> The tasks:
a) Set down everything in the passage on Chandrakant Pandit from "His ODI debut" down to "lost that match.", word for word.
b) List every full calendar date (day, month and year together) that appears in the passage on Chandrakant Pandit.

> Excerpted text:
▬▬▬▬▬▬▬▬▬▬
Chandrakant Sitaram Pandit  (born 30 September 1961) is a former Indian cricketer who played in 5 Tests and 36 ODIs from 1986 to 1992. He was a   Wicket Keeper  Batsman     for    Indian national cricket team. He made his test debut against England at Headingley, Leeds on June 19, 1986, in the same match England wicket-keeper, Bruce French made his test debut. Eventually India won the series 2–0.

His ODI debut was against New Zealand at Sharjah in the Austral-Asia Cup on April 10, 1986. He was part of India's World Cup squad for the 1987 World Cup. He replaced Dilip Vengsarkar in the semi-final match against England at his hometown, Mumbai, and scored a brisk 24(30); however, India lost that match.
▬▬▬▬▬▬▬▬▬▬
> Material shown:
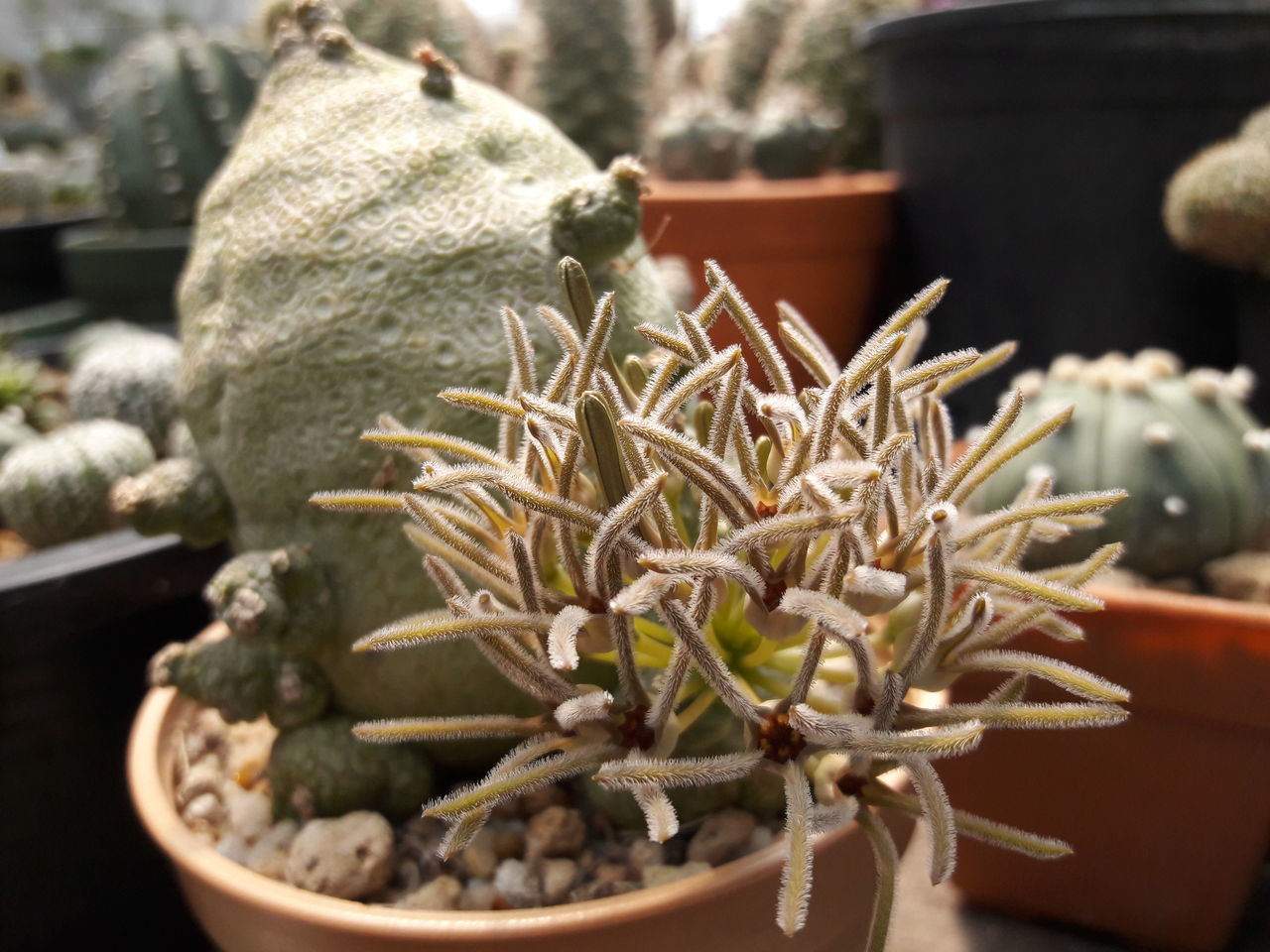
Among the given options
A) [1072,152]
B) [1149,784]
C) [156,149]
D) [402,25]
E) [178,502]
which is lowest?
[1149,784]

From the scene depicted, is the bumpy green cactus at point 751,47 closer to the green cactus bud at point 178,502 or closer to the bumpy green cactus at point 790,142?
the bumpy green cactus at point 790,142

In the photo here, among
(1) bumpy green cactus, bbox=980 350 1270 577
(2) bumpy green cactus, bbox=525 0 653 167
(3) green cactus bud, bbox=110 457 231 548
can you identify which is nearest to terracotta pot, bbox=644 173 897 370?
(2) bumpy green cactus, bbox=525 0 653 167

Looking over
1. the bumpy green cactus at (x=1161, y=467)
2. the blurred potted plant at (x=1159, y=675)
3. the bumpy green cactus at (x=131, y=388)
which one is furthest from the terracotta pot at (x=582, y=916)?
the bumpy green cactus at (x=131, y=388)

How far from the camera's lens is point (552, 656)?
406 mm

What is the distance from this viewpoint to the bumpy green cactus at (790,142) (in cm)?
157

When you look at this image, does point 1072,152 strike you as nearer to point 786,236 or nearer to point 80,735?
point 786,236

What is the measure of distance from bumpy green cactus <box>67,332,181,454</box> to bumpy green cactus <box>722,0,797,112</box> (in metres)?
▬▬▬▬▬▬▬▬▬▬
> Solutions per task:
a)
His ODI debut was against New Zealand at Sharjah in the Austral-Asia Cup on April 10, 1986. He was part of India's World Cup squad for the 1987 World Cup. He replaced Dilip Vengsarkar in the semi-final match against England at his hometown, Mumbai, and scored a brisk 24(30); however, India lost that match.

b)
- 30 September 1961
- June 19, 1986
- April 10, 1986